The Big Dark Sky (41)
Where they had come from, what drew them here, what purpose they had, he couldn’t imagine. They seemed otherworldly, especially the immense bulls with their velvet-covered antlers, heads held high and black nostrils flared. They issued no cries, came in silence but for the clopping of their hooves.
By the time he reached the main residence and climbed the steps onto the veranda, the herds arrived. They streamed past the west side of the house, as though heading to the forested hills beyond this grassy slope, but instead they circled the building, reappeared around the east side, and trotted back the way they’d come, along the lane and through the meadows that flanked it.
Although Liam O’Hara had not mentioned elk, this extraordinary spectacle was similar to another of a far more threatening nature, involving wolves and coyotes, which had frightened the billionaire and his family into departing the ranch.
A pickup or an SUV appeared in the distance, and at the sound of the engine, the herds moved faster and converged on the vehicle.
A white Ford Explorer. The driver slowed to a stop. After a hesitation, the SUV advanced slowly.
The elk surrounded the Ford and accompanied it as if they were an honor guard, as if the occupant were a royal personage to whom they had sworn an oath of fealty.
34
Asher Optime is living his manifesto, casting no shadow as he walks behind the boy at high noon.
Dr. Fielding, the self-important historian, lies dead in the street, a fitting end for him.
“History,” Asher tells the wretched boy, “is one of the instruments with which humankind deceive themselves into believing the story of their species is of consequence, a long and noble march during which they supposedly acquire ever more knowledge, leading to enlightenment, truth, transcendence. In fact, though they remember what they learn, they forget the meaning of it. Every period of enlightenment is followed by a new and more efficient barbarism. They preach the necessity of truth even as they flee from it. Some believe in immortality through technology, while others believe in the transcendence of the spirit. They cling to their faith on the way to death and the void, while fouling the world in their passing. The past is a lie, and the future is only the past that hasn’t yet happened. Your father, the historian, was a prince of liars. In a few days, in this church of the dead, in the rising stench of rotting flesh, as you become dehydrated for lack of water, you’ll grow restless and dizzy, endure excruciating abdominal cramps. And you’ll come to see all the ways that he lied to you. When you’ve lost all hope, when you’re ready to curse his name and piss on that picture of your parents, then I’ll relieve your suffering.”
Asher is pleased by this speech, which is so brilliant that of course the boy can think of nothing to say as they arrive at the church door.
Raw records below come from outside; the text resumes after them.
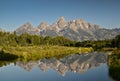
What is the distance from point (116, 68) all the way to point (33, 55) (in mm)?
55973

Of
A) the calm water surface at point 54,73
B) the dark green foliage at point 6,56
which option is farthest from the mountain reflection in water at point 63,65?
the dark green foliage at point 6,56

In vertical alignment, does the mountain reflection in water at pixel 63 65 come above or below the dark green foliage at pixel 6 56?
below

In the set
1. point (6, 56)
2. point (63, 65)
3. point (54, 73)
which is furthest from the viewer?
point (6, 56)

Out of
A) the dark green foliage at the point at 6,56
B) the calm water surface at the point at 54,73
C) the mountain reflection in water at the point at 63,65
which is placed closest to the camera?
the calm water surface at the point at 54,73

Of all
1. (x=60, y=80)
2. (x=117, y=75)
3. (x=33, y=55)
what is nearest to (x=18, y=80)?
(x=60, y=80)

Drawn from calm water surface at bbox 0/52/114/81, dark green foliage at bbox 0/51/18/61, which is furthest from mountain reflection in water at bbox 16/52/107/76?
dark green foliage at bbox 0/51/18/61

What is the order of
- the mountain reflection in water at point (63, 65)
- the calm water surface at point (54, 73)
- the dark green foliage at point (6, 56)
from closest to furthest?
the calm water surface at point (54, 73), the mountain reflection in water at point (63, 65), the dark green foliage at point (6, 56)

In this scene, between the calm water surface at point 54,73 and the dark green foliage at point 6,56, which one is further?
the dark green foliage at point 6,56

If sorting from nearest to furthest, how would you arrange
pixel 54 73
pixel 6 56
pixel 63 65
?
1. pixel 54 73
2. pixel 63 65
3. pixel 6 56

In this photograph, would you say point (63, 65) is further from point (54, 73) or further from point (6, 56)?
point (6, 56)

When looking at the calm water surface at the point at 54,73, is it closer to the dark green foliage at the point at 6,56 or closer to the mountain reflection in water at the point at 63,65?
the mountain reflection in water at the point at 63,65

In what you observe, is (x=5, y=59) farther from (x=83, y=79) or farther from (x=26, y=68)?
(x=83, y=79)

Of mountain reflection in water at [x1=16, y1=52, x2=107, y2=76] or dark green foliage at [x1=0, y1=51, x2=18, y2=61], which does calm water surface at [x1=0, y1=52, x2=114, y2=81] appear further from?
dark green foliage at [x1=0, y1=51, x2=18, y2=61]

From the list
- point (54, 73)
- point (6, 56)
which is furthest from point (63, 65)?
point (6, 56)
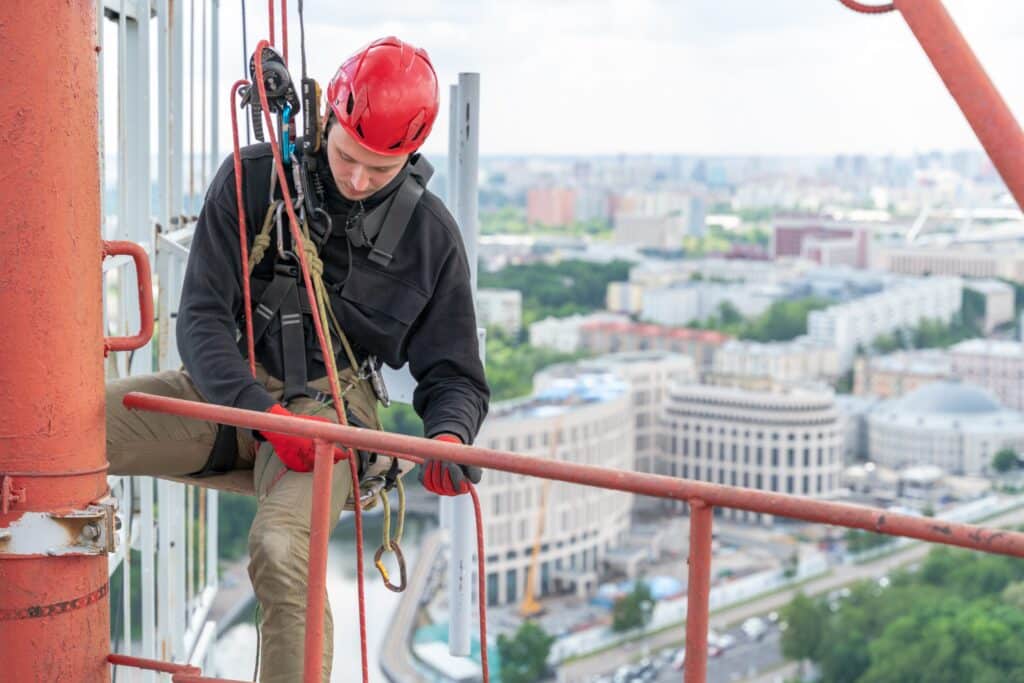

This might be the first time in his miserable life that he’s been told the truth, and it pierces him like a needle, sews shut his lips, secures his tongue to the floor of his mouth.
“Lie facedown,” Asher commands, and after a hesitation the boy obeys, prostrate on the church stoop.
Asher produces the key and disengages the deadbolt and pushes open the door.
The woman, Ophelia, is somewhere in the cloistered gloom, no doubt quaking in a far corner, afraid that he has come to kill her.
“Slither like a worm, Colson Fielding. Slither inside as if you’re just another worm like all those feeding on the dead in the room below.”
Prodded into motion by the shotgun barrel, the debased and humiliated boy pulls himself across the threshold, into the pale blade of light—a light of false hope—that the day thrusts through the doorway.
Asher is excited by this performance, achieving a satisfaction that is the most intense feeling he can experience now that he has denied himself the thrill of seminal release. Colson’s every wriggle and hitch causes Asher to shiver with pleasure.
When the boy is across the threshold, Asher closes the door and locks it. He stands there for a moment in a post-rapture bliss, eyes closed and face upturned, basking in the noon warmth, imagining the day when the sun will never again shine on any human face and Earth will be restored.
35
The Ford Explorer that Joanna Chase rented in Billings was equipped with a navigation system, but even twenty-four years after leaving Montana for New Mexico, she required no map or guide. A two-hour drive brought her to the river-rock posts flanking the private lane that turned off the public highway. She passed under the sign that bore the name of the ranch and a silhouette of a running horse.
The house was not visible from there. Gripped by sudden doubt, before she might be seen by whoever currently lived here, she braked to a stop and sat listening to the engine idling.
Evidently the summer had been blessed with ample rain. The fields were lush and green, the upward-rolling land as sensuous as she remembered it. Scattered wildflowers jeweled the meadows: topaz yellow and sapphire blue and coral pink. More than a mile ahead, the first grove of willows clustered where the land plateaued, green cascades that screened the stables and the manager’s bungalow from view.
Curiosity vied with a nameless anxiety, wistfulness with a cold sense of an unspecified threat. She hadn’t anticipated the intensity or complexity of her emotional reaction to Rustling Willows. A guilt she could not explain contested with a childlike joy that she found likewise inexplicable. A pang of grief surely related to the deaths of her parents, but it also arose from another loss that hovered just beyond the limits of memory.